Il se revoit enfant, 5 ans, bientôt 6, il est à la campagne, c’est une convalescence, une pneumonie qui l’oblige à dire pouce en cette fin d’année scolaire, pas grave, c’est encore la Grande Section; plusieurs visites chez le médecin, qui décide de l’hospitalisation, dès ce soir, ou demain matin, le petit bonhomme décide, ce sera dès ce soir, pas besoin d’attendre, petite décision de petit brave, c’est comme ça qu’il le voit.

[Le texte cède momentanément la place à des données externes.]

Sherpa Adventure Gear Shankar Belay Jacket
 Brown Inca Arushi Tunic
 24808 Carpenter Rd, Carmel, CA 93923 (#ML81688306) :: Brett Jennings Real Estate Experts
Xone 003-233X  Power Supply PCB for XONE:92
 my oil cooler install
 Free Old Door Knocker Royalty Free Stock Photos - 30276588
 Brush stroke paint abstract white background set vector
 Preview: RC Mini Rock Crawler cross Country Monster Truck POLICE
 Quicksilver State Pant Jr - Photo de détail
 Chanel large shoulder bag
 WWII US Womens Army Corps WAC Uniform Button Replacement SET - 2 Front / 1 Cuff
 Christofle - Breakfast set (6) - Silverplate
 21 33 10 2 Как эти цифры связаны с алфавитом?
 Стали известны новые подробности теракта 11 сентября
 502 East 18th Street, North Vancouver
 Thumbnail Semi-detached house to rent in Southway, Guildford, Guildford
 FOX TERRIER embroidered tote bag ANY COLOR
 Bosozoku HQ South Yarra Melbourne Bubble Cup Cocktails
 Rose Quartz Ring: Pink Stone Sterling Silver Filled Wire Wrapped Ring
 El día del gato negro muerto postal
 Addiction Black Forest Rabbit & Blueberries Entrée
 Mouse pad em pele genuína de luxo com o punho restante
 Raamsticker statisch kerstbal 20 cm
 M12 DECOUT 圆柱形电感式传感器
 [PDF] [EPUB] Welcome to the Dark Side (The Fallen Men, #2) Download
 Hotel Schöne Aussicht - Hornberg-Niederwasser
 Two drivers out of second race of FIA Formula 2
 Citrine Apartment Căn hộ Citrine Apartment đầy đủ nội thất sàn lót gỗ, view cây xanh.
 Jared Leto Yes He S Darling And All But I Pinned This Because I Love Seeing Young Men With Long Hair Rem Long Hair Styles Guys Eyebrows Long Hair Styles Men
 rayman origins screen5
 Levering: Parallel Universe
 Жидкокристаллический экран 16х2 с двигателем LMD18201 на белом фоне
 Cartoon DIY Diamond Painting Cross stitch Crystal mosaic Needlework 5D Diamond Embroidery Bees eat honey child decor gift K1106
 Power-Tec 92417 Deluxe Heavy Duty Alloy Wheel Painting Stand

L’hospitalisation sera longue, trop petit pour avoir une réelle vision du temps passé, presque trois décennies plus tard, quand il sera hospitalisé, pour d’autres peines, d’autres douleurs, il les comptera les jours, comme un Robinson, égaré sur Son Ile Déserte, mais ça, il ne le sait pas encore, il est à la campagne, chez Pépé et Mémé, Saint Priest la Prugne, à l’entrée du Bourg. La fenêtre de la cuisine au plafond bas, donne sur la rue principale du village. Plusieurs fois par jour, les camions de grumes qui passent assombrissent encore plus la pièce, sensation de nuit passagère…..
Chez Mémé, tout est différent, autre rythme, autres rites, presque de la transgression par rapport à la ville, aux habitudes de la maison. Après le repas du soir, on sort se promener dans les odeurs du soir de ce début d’été, on ramasse du serpolet, dont on fera des tisanes, on aperçoit même encore, parfois, un char de foin tiré par une paire de bœufs. En ce milieu des années 70, la mine d’uranium est encore ouverte, le village vit encore, on va à l’épicerie, chez la Fernande tout à coté, les produits sont exposés dans des casiers de bois peints en blanc. Les jours de messe, on va chez la mère Vinch, l’autre magasin du village, elle est plutôt gentille cette dame là, elle lui donne des bonbons, des « Pierres de Lune », pas terribles comme bonbecs en fait, mais quand c’est offert par la marchande, il se sent drôlement important !
En fait, chez Mémé et Pépé, on est plutôt pas mal ! Pépé, on le voit moins, il travaille encore, à la scierie du coin, à l’age ou les fonctionnaires profitent de leur retraite, il va encore au turbin, le reste de son temps, il le passe bien souvent au jardin. Pépé a des habitudes bizarres : le matin, au petit déjeuner, il finit la soupe de la veille, c’est bizarre, et ça ne le tente pas, le gamin, il préfère le café au lait, il n’y a pas toujours de cacao chez Mémé.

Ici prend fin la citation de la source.